## Supplied material
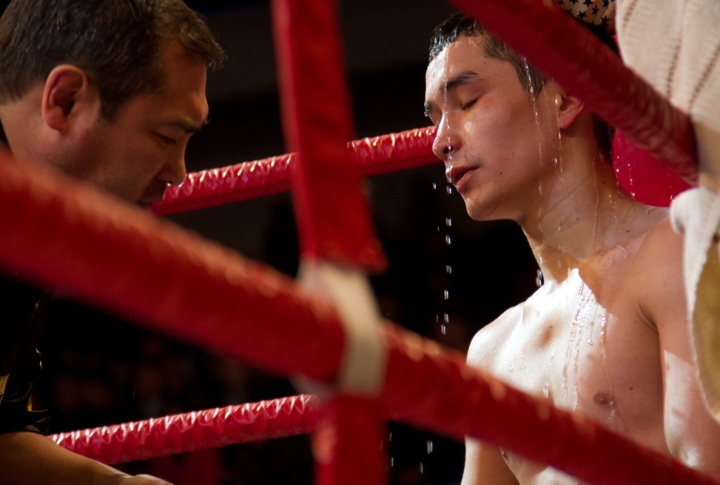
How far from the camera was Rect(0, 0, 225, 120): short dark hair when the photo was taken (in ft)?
3.75

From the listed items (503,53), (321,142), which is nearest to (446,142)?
(503,53)

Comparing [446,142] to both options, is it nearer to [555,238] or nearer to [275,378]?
[555,238]

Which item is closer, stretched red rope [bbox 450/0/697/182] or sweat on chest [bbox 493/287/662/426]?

## Task
Render the lines as a Markdown table with the columns Number and Line, leaving out blank lines. Begin at the line that contains "From the listed" and stop after the last of the rows.

## Solution
| Number | Line |
|---|---|
| 1 | From the listed items (503,53), (321,142), which is nearest to (446,142)? |
| 2 | (503,53) |
| 3 | Comparing [446,142] to both options, is it nearer to [555,238] or nearer to [275,378]? |
| 4 | [555,238] |
| 5 | Which item is closer, stretched red rope [bbox 450/0/697/182] or sweat on chest [bbox 493/287/662/426]? |